• _Stated task_:
Update the listing below by changing every "wooden barrel" to "wine barrel", leaving everything else unchanged.

==============================

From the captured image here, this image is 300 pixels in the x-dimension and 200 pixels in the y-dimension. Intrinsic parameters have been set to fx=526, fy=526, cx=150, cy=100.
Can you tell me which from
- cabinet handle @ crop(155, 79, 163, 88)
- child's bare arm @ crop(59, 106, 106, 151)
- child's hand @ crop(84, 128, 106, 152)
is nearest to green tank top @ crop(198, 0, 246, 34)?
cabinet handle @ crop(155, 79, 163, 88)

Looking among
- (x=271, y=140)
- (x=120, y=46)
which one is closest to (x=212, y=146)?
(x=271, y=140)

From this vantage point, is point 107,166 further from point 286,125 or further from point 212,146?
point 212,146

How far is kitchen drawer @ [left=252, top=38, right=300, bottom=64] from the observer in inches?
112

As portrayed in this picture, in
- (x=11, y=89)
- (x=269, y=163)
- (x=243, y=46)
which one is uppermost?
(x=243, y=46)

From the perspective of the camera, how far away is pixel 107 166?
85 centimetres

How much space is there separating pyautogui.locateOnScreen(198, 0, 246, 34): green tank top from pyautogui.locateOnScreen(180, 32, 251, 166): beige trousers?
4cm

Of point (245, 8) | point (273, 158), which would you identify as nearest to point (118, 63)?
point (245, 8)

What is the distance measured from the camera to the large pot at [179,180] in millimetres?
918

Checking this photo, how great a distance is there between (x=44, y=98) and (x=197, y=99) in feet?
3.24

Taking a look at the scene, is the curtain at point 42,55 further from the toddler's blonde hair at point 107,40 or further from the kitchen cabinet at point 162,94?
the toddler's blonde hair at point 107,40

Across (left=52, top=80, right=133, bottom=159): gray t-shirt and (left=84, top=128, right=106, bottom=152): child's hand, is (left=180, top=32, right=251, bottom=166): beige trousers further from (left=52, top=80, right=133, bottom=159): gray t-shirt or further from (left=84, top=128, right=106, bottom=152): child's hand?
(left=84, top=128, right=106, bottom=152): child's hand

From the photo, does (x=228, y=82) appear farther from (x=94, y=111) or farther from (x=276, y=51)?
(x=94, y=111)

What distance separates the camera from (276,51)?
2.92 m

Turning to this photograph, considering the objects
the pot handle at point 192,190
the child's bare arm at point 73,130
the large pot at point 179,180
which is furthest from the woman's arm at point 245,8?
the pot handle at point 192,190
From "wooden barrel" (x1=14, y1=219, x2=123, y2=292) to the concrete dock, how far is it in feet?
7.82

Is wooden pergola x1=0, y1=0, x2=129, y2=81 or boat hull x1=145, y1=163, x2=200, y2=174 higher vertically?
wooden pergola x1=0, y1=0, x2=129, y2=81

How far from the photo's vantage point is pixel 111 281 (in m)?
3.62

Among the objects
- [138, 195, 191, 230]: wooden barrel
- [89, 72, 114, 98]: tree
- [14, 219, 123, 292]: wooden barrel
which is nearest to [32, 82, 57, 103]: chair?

==============================

• _Answer to this problem_:
From the captured image here, this image is 300 pixels in the x-dimension and 200 pixels in the y-dimension. Intrinsic parameters have been set to fx=526, fy=526, cx=150, cy=100.
Can you tell me which from
- cabinet handle @ crop(155, 79, 163, 88)
- child's bare arm @ crop(59, 106, 106, 151)
- child's hand @ crop(84, 128, 106, 152)
is nearest to green tank top @ crop(198, 0, 246, 34)?
cabinet handle @ crop(155, 79, 163, 88)

Looking among
- (x=271, y=140)
- (x=120, y=46)
which one is closest to (x=212, y=146)?
(x=271, y=140)

From this vantage point, is point 107,166 further from point 286,125 or further from point 212,146?
point 212,146

How far is kitchen drawer @ [left=252, top=38, right=300, bottom=64] from the observer in inches?
112

As portrayed in this picture, in
- (x=11, y=89)
- (x=269, y=163)
- (x=243, y=46)
which one is uppermost?
(x=243, y=46)

From the perspective of the camera, how far away is pixel 107 166?
85 centimetres

How much space is there separating pyautogui.locateOnScreen(198, 0, 246, 34): green tank top from pyautogui.locateOnScreen(180, 32, 251, 166): beige trousers?
4cm

Of point (245, 8) | point (273, 158), which would you identify as nearest to point (118, 63)?
point (245, 8)

What is the distance measured from the camera to the large pot at [179,180] in millimetres?
918

Checking this photo, how great a distance is there between (x=44, y=98) and (x=197, y=99) in feet?
3.24

Taking a look at the scene, is the curtain at point 42,55 further from the toddler's blonde hair at point 107,40 or further from the kitchen cabinet at point 162,94?
the toddler's blonde hair at point 107,40

Across (left=52, top=80, right=133, bottom=159): gray t-shirt and (left=84, top=128, right=106, bottom=152): child's hand, is (left=180, top=32, right=251, bottom=166): beige trousers further from (left=52, top=80, right=133, bottom=159): gray t-shirt or further from (left=84, top=128, right=106, bottom=152): child's hand?
(left=84, top=128, right=106, bottom=152): child's hand

From the photo, does (x=228, y=82) appear farther from (x=94, y=111) or farther from (x=276, y=51)?
(x=94, y=111)

What distance separates the camera from (276,51)?
2.92 m

Turning to this photograph, considering the objects
the pot handle at point 192,190
the child's bare arm at point 73,130
the large pot at point 179,180
which is furthest from the woman's arm at point 245,8?
the pot handle at point 192,190
From "wine barrel" (x1=14, y1=219, x2=123, y2=292) to the concrete dock, how far is it in feet?
7.82

Is wooden pergola x1=0, y1=0, x2=129, y2=81 or boat hull x1=145, y1=163, x2=200, y2=174 higher vertically?
wooden pergola x1=0, y1=0, x2=129, y2=81

How far from the photo's vantage point is pixel 111 281 (in m)?
3.62

Among the objects
- [138, 195, 191, 230]: wine barrel
- [89, 72, 114, 98]: tree
- [14, 219, 123, 292]: wine barrel
which is nearest to [32, 82, 57, 103]: chair?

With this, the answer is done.